“……”纳瑟抚着太阳穴,突然抬头看着龙延。
龙延被他盯了半天,又不见他说话,有些不自在的问:“怎么了?有什么话就说啊,我们之间还有什么难以启齿的吗?”
纳瑟深深地触眉,脸色平静了些才道:“我昏迷前,好像看到他了。”
“谁?”
“燃。”
“他不是一直都在吗?”
“不是,我是说我的那个燃,我看见深红色的牡丹了。”纳瑟紧紧地盯着龙延的表情,让龙延避无可避,哪怕是瞬间的惊慌失摸也逃不过纳瑟的眼睛,“你果然知道,对不对?他当时就在那里,是吗?”
“我……”
要怎么说呢?
告诉他真相吗?
可……要纳瑟如何面对呢?
龙延为难的欲言又止。
纳瑟从他的表情里读出了很多情绪,怎么可能就这么放过他,他知道答案已经呼之欲出了,于是坐直身子,严肃地看着自己的好友,第一次以命令的口气说道:“龙延,不许瞒我。”
“他……”
“他确实在那里。
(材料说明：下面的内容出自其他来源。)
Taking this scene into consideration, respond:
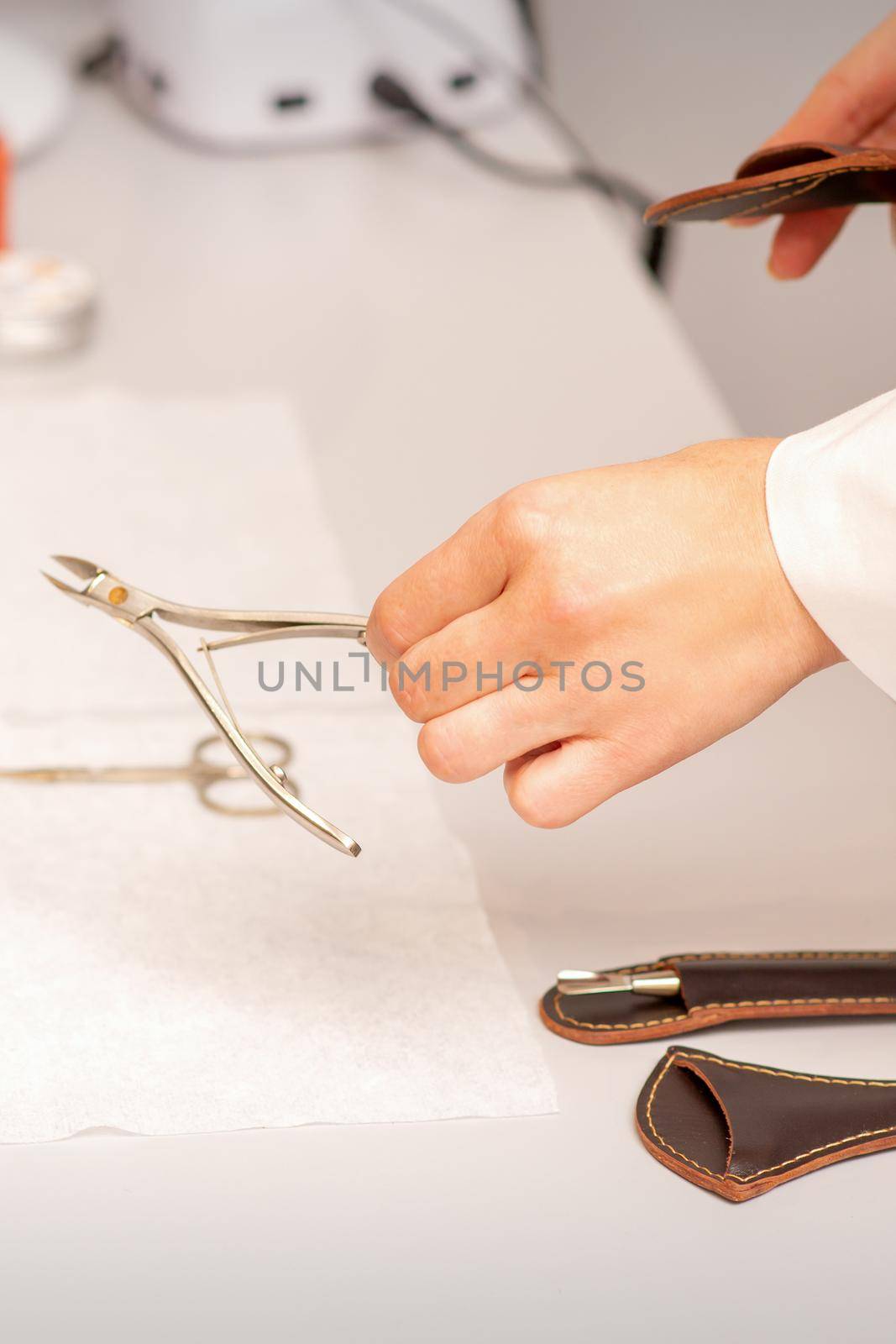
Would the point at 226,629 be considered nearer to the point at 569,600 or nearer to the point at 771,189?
the point at 569,600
”
这个声音深厚平稳且有力,与它的主人一般,沉稳冷静没有一丝迟疑。
纳瑟疑惑地看向推门而入的男人,目光却很快被其身后的人吸引,就连龙延也露出不可思议的表情,身体不由自主地站了起来。
“他……他是……”
龙延惊讶地指着楚满身后的青年,他虽然没见过纳瑟记忆中的燃,可隐约能看出个大概,他简直不敢相信自己的眼睛,下意识在回头去看纳瑟的表情,果然对方也和自己一样满的不敢致信,他皱起眉头向楚满投去不认同的眼神。
这个楚满难不成真想就这么蒙混过去?
之前他说的他有办法就是指这个?
现在龙延有种想马上离开的冲动,他实在不太愿意看到楚满被纳瑟揭穿时挫败的模样,毕竟这个高傲又自信的男人从没失败过。
然而……
“燃?”
龙延几乎是反射性地向纳瑟投去不可思议的目光。
不是吧?他信了?
这时楚满和那位长的很像燃的青年慢慢走过来,纳瑟已经很激动的从床上下来,满脸激动,这一幕看的龙延顿时觉得自己都快不认识这两个好友了。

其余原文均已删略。